What this task involves -> Every line of the material that mentions the word "burst" should be copied out.
Segment Open
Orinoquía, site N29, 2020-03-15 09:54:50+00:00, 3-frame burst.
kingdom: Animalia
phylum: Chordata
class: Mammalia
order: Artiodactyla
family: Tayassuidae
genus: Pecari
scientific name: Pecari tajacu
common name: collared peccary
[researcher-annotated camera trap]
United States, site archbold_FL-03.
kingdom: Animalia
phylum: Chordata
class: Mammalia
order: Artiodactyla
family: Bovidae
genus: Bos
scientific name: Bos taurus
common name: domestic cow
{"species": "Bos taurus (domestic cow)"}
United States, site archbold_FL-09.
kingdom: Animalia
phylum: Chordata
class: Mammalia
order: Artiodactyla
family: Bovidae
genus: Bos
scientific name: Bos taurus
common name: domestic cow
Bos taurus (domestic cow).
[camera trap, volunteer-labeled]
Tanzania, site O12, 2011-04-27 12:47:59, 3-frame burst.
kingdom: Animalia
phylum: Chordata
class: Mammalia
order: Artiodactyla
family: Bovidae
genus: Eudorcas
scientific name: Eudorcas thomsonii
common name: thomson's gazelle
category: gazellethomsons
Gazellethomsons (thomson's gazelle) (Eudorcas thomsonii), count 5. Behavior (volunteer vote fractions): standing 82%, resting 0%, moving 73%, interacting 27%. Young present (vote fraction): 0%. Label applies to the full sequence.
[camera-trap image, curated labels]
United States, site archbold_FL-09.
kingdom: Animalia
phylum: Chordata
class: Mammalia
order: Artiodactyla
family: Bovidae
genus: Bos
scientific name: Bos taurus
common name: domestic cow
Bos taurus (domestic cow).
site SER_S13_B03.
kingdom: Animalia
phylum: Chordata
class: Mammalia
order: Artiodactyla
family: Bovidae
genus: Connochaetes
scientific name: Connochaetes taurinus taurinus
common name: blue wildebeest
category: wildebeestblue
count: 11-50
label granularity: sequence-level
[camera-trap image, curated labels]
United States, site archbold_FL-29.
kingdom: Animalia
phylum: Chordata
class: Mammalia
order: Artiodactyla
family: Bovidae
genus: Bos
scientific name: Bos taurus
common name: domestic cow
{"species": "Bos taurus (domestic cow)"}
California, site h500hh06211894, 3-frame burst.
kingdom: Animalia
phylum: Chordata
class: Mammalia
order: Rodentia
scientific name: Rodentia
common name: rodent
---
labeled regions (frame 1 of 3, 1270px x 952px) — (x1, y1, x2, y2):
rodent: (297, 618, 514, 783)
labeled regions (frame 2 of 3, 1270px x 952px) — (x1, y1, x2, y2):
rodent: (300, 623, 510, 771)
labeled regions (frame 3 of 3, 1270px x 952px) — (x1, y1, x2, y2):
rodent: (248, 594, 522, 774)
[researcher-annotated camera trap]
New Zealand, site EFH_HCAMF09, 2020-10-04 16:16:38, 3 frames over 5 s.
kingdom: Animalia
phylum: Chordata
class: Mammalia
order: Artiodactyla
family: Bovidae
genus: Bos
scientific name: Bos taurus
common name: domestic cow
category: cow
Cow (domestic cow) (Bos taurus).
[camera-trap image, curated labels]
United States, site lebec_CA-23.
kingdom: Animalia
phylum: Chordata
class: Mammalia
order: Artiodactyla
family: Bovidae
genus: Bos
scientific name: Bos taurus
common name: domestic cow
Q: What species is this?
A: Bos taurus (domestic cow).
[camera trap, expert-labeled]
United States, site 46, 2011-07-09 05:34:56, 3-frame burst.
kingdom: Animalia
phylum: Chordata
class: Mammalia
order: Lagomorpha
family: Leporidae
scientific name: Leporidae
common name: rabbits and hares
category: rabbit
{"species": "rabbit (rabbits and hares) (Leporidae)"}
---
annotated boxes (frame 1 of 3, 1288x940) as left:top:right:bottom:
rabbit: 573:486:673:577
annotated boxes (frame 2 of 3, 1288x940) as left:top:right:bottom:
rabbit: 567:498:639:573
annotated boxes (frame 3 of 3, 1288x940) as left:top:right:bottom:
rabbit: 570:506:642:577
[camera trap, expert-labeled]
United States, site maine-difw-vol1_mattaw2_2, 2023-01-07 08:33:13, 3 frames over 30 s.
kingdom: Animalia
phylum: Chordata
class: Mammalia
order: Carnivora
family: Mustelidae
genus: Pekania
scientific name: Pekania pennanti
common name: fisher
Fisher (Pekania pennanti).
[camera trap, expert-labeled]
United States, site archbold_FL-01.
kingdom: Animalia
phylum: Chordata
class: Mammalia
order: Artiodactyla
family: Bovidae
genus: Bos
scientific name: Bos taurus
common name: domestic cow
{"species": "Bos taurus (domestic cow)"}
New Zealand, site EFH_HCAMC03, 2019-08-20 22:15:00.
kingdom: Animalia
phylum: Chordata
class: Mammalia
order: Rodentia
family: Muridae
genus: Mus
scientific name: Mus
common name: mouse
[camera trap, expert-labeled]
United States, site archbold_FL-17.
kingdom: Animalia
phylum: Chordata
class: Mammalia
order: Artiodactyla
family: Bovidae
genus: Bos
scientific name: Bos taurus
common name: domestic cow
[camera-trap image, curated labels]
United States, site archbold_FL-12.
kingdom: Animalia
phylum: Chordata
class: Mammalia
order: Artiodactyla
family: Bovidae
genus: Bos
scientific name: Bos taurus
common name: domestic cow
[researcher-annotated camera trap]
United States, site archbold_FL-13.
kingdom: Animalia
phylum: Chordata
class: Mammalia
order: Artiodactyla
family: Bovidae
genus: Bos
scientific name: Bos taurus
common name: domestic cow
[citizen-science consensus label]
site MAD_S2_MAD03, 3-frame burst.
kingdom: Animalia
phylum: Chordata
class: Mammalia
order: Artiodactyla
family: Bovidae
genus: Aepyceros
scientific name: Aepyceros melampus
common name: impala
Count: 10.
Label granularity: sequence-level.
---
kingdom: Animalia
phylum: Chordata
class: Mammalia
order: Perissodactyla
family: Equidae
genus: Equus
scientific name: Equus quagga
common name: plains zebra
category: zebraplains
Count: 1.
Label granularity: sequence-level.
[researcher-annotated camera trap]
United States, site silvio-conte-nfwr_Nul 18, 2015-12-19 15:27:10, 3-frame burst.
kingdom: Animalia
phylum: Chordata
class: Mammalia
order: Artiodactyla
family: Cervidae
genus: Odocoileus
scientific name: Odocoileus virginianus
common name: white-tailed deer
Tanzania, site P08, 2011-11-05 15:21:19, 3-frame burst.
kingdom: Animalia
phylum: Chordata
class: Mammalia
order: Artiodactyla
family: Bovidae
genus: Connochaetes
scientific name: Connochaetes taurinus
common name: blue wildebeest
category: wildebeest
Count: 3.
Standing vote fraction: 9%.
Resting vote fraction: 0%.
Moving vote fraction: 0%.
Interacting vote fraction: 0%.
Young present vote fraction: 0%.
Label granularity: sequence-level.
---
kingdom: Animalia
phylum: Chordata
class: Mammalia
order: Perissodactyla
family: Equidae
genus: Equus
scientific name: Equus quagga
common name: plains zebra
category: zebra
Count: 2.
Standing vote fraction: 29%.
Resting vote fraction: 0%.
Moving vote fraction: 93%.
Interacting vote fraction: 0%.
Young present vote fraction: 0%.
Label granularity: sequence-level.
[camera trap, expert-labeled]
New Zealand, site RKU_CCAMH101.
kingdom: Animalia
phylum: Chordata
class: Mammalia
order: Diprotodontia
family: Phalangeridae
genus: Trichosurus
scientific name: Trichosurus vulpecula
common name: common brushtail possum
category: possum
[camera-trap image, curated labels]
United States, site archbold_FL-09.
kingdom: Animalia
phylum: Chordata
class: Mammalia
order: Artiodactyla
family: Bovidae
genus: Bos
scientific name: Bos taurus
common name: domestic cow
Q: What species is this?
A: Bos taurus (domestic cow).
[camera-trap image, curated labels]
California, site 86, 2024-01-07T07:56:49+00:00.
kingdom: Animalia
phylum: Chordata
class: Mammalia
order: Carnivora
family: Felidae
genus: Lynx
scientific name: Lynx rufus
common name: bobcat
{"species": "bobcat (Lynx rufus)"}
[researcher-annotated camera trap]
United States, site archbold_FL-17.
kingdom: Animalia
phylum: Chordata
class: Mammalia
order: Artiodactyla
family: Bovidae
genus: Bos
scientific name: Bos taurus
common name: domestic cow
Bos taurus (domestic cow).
Segment Closed
Response ->
Orinoquía, site N29, 2020-03-15 09:54:50+00:00, 3-frame burst.
Tanzania, site O12, 2011-04-27 12:47:59, 3-frame burst.
California, site h500hh06211894, 3-frame burst.
United States, site 46, 2011-07-09 05:34:56, 3-frame burst.
site MAD_S2_MAD03, 3-frame burst.
United States, site silvio-conte-nfwr_Nul 18, 2015-12-19 15:27:10, 3-frame burst.
Tanzania, site P08, 2011-11-05 15:21:19, 3-frame burst.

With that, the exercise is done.